You know...I honestly don't know exactly why I like flashlights. I've always loved things that blinked, flashed, and glowed, so I guess I just have that "flashlight gene".
You know, that unusual gene that makes you genetially attracted to things that blink, flash, and glow.


----------



## fieldops (Jan 1, 2006)

When I was a kid, I remember playing with those super cheap give away radio shack 5 cell lights. I would try to get as much throw as possible. The flashlight thing never left after that. Now I have alot more lights, and am alot less wealthy.


----------



## rikvee (Jan 1, 2006)

thanks for reviving a good thread, missionaryman!

I work in dark theatres and nightclubs, I NEED flashlights.
Since they're there, I use 'm everywhere....

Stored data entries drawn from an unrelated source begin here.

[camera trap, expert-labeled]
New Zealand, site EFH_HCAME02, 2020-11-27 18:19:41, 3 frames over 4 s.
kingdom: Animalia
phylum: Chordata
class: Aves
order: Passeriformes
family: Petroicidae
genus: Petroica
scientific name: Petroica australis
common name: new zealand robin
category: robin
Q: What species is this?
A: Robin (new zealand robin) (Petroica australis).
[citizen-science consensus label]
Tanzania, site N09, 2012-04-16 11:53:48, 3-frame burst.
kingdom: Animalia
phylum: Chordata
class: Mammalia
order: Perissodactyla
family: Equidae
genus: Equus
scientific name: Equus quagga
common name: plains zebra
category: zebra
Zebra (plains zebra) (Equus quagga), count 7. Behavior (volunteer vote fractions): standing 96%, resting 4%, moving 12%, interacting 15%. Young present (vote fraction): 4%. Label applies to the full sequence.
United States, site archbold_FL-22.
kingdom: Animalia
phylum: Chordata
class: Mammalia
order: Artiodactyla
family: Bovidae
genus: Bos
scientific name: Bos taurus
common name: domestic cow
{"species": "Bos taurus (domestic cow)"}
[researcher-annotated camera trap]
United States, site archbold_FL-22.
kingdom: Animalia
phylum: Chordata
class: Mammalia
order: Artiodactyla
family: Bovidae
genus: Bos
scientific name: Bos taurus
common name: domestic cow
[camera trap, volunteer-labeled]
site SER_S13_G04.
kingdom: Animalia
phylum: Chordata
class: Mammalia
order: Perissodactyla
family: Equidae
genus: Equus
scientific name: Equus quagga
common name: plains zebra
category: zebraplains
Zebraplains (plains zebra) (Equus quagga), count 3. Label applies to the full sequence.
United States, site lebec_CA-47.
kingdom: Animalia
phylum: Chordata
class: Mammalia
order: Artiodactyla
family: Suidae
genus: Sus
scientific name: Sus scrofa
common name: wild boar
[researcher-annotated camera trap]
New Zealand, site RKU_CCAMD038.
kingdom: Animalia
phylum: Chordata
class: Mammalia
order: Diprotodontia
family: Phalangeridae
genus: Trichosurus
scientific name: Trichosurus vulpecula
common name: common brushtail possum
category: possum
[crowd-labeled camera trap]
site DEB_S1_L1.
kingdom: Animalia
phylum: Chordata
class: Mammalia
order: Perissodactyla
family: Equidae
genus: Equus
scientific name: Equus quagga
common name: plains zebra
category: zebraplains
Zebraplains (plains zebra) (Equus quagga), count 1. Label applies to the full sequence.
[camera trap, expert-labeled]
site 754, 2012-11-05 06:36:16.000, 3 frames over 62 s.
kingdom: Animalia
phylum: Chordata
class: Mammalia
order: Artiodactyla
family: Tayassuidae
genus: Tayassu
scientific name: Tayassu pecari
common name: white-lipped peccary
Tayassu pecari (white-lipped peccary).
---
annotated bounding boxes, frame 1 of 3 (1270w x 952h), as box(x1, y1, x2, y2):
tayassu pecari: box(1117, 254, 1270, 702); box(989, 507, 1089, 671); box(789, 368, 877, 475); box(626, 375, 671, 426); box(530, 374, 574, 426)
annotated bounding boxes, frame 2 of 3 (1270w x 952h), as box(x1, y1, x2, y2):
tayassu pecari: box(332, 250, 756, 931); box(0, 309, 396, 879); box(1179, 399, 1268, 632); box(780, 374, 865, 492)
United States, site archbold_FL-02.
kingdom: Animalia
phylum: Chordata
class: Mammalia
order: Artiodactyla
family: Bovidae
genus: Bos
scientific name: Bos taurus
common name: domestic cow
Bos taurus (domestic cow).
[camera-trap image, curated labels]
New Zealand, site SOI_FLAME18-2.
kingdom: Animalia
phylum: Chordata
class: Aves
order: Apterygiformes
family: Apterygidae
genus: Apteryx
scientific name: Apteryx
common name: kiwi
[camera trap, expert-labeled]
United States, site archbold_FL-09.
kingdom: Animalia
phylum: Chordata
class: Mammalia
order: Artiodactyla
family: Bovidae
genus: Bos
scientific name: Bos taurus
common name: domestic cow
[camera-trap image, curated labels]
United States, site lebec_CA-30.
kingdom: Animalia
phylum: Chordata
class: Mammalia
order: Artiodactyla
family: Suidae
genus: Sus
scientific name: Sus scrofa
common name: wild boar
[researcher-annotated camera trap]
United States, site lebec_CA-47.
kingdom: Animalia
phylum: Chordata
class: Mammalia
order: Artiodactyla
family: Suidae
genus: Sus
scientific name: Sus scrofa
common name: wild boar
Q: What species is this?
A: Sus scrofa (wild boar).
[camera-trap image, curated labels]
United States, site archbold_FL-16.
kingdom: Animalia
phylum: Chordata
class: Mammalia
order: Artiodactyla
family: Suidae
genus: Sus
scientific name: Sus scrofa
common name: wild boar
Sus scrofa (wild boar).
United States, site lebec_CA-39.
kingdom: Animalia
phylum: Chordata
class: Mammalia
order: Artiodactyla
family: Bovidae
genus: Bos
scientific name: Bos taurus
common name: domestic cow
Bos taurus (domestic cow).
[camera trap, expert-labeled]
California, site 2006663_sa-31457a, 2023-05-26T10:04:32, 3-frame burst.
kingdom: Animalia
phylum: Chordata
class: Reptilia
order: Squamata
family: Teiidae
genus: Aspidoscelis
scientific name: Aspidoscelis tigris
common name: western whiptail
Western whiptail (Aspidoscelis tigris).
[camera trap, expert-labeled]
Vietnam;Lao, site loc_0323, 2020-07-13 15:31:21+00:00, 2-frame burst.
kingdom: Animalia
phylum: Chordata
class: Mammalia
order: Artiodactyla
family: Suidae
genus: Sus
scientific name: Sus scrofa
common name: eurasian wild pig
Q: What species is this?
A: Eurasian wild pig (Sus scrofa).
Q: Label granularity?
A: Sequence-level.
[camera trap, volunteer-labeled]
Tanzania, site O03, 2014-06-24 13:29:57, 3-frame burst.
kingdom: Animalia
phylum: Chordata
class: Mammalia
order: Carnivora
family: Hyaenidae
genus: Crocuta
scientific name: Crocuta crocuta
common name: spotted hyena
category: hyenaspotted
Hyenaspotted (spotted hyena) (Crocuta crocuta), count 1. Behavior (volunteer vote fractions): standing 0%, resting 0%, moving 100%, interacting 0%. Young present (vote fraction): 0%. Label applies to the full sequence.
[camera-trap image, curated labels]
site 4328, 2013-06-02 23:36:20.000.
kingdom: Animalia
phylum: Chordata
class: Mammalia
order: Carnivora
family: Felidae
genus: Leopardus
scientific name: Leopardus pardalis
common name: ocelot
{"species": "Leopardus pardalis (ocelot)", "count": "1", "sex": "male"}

I also love artful design, form and function combined.
To me, beautiful woodwork, an electronic circuit board or nicely machined metal parts can be much more fascinating than most things in an art gallery.....


----------



## chiphead (Jan 1, 2006)

I'm for anything that might save my backsides someday! And I'm also a sucker for about anything with a chip in it.


Happy New Year
Chiphead


----------



## Ice (Jan 15, 2006)

> Bravo25 wrote: In one fell swoop I become the "ERADICTOR of DARKNESS". Maliciously, and with exreme prejudice, destroying the darkenss wich would hide from the light. Protector of the visionly impared I am. I can reach tall buildings, light things faster than a speeding train, and I unaffected by the lack of light. All with the activation of a mighty switch. On those dark nights I walk. Looking for all that would hide from the light. Where there is darkness, I will be. For I have the light. And on those lonely nights when I move about with stealth, and find myself happening upon a dark deserted tunnel, I have the means to light my way. Should I happen to see at the other end of this dark tomb like structure that stretches for what seems like forever, another light, I feel comfort knowing there is another like me out there. Another soul that too has found the secret of conquring the darkness. One who shares my joy of dealing darkness a measure of justice. One with whom I could form a friendship with. A bond of likeness that seperates us from those who have not yet found the light.


 Very nice! 

As far as I'm concerned, I like gadgets and high tech in general and as a physicist I am fascinated by a tool which on the one hand is very simple (just emit light) and works by a very simple principle (if something gets hot enough, it glows) but on the other hand can be very complex, involving quantum mechanics (especially if LEDs are used), advanced chemistry (especially batteries) and many complex manufacturing methods in general.


----------



## Safety1st (Jan 15, 2006)

They let me see the bad guys....


and the bad guys don't like to be lit up.....

:goodjob:


----------



## dim (Jan 15, 2006)

Because they taste like chicken.

73
dim


----------



## colubrid (Jan 15, 2006)

Learjet said:


> I get the odd snake or 3 when walking own the backyard in summer and I like to see them well in advance. Some of my relatives also live in snake infested land so I like to take a bright one when visiting them. Though that doesn't quite explain why I have a dozen or two of them.


 
my sentiments exactly

http://www.fototime.com/ftweb/bin/ft.dll/standard?pictid={658DB8BB-5CA1-4F95-98D1-799A6AE89B01}&exp=f&moddt=38671.0018885995


----------



## TORCH_BOY (Jan 15, 2006)

Anything that spins, makes noise or radiates I like, Flashlights happen to
be one of them


----------



## Macaw (Jan 15, 2006)

I like to be prepared for emergencies. I carry so much emergency stuff in my pickup truck it's downright silly! I also love pocket rockets. Those small EDC lights that put out lots of lumens. My current EDC powerhouse is the Peak CPF Special. I also EDC my L1-P on my keyring. When I get the Orb RAW Ni, I'm going to hang that around my neck and call it "jewelry".


----------



## pathalogical (Jan 16, 2006)

colubrid said:


> my sentiments exactly
> 
> http://www.fototime.com/ftweb/bin/ft.dll/standard?pictid={658DB8BB-5CA1-4F95-98D1-799A6AE89B01}&exp=f&moddt=38671.0018885995


Colubrid,

Correct me if I'm wrong, were you the one who had the neighbour with all the lights pointed toward your house ? I was reading that thread and was interested in knowing what happened, but they closed it due to "illegal" advice/suggestions that was posted. What ever happened ? Is it still ongoing ?


----------



## colubrid (Jan 17, 2006)

Nothing can be done about it legally. I checked with a lawyer. Code enforcement and of course the cops.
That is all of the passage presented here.